**Given data:**
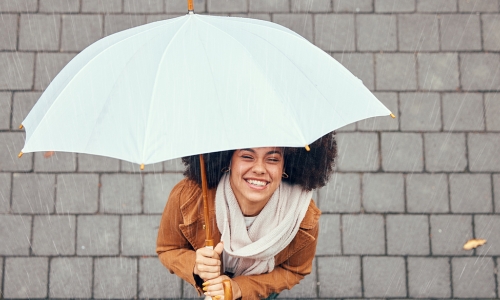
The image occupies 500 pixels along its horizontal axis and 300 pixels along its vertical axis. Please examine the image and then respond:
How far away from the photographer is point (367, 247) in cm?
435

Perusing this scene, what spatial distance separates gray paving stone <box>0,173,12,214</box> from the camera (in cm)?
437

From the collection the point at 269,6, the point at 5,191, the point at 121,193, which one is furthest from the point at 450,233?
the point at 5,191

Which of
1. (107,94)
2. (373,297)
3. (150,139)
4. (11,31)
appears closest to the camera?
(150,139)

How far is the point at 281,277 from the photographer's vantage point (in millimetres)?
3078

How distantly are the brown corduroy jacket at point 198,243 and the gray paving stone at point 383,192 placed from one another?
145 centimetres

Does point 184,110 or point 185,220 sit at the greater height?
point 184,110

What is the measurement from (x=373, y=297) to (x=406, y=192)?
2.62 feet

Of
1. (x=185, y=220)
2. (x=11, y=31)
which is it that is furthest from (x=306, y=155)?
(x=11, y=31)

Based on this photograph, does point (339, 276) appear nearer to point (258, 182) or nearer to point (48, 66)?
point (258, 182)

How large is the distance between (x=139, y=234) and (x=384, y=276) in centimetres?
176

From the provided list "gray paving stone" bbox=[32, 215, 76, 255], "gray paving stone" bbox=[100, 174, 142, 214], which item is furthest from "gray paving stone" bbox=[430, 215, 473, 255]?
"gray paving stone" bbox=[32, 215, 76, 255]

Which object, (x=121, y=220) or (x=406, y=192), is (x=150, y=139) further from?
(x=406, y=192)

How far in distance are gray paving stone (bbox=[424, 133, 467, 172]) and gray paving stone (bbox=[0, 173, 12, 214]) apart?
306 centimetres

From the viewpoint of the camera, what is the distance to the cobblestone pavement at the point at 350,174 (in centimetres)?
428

...

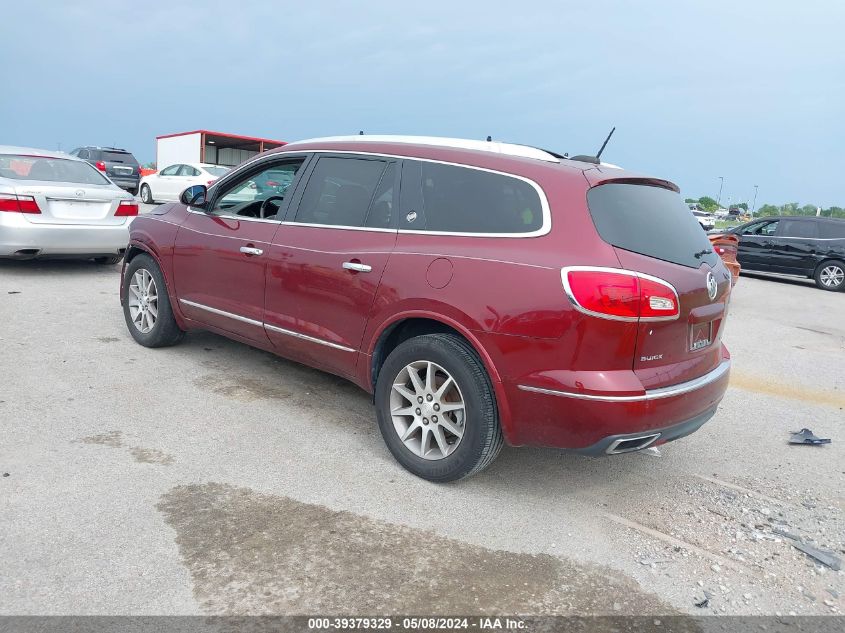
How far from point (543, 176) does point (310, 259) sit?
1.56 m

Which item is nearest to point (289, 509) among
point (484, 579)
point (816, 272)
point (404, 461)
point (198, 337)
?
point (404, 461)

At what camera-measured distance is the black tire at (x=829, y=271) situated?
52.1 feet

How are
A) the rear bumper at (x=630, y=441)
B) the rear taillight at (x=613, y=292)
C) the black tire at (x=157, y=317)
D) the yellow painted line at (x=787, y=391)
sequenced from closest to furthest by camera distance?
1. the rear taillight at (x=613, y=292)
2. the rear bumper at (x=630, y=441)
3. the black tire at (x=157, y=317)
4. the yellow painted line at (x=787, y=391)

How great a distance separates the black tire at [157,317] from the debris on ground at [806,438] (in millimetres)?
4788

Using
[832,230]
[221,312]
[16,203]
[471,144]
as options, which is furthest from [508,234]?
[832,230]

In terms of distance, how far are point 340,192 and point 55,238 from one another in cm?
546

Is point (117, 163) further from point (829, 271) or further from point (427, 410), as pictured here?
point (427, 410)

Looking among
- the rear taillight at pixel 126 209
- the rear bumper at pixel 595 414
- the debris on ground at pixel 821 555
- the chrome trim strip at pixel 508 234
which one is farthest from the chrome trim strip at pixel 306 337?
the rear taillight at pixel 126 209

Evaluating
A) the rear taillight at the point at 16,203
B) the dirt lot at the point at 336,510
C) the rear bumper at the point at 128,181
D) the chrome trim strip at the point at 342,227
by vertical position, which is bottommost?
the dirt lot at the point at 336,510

==

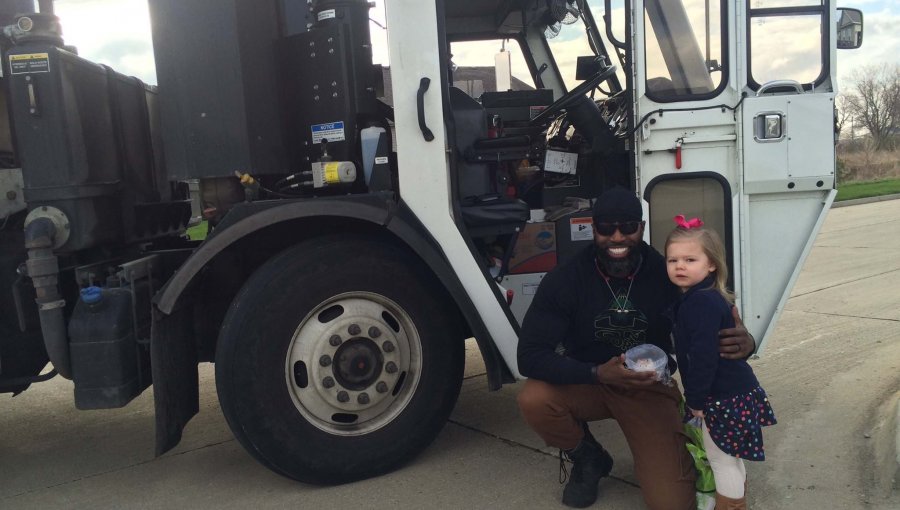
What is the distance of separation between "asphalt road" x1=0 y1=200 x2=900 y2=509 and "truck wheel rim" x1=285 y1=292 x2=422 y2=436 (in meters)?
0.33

**Written task:** Copy the data starting at the line that has "Based on this" and ending after the line that has "306 centimetres", swapping "photograph" for "image" and keeping everything else unchanged.

**Task answer:**
Based on this image, does point (339, 276) appear nearer to point (258, 182) or nearer to point (48, 66)?
point (258, 182)

How large is the distance between (x=139, y=234) and (x=384, y=276) in centimetres?
176

From the provided list "gray paving stone" bbox=[32, 215, 76, 255], "gray paving stone" bbox=[100, 174, 142, 214], which item is furthest from "gray paving stone" bbox=[430, 215, 473, 255]?
"gray paving stone" bbox=[32, 215, 76, 255]

Which object, (x=121, y=220) or (x=406, y=192), is (x=150, y=139) further from?
(x=406, y=192)

How far in distance are gray paving stone (bbox=[424, 133, 467, 172]) and gray paving stone (bbox=[0, 173, 12, 214]) apart?
306 centimetres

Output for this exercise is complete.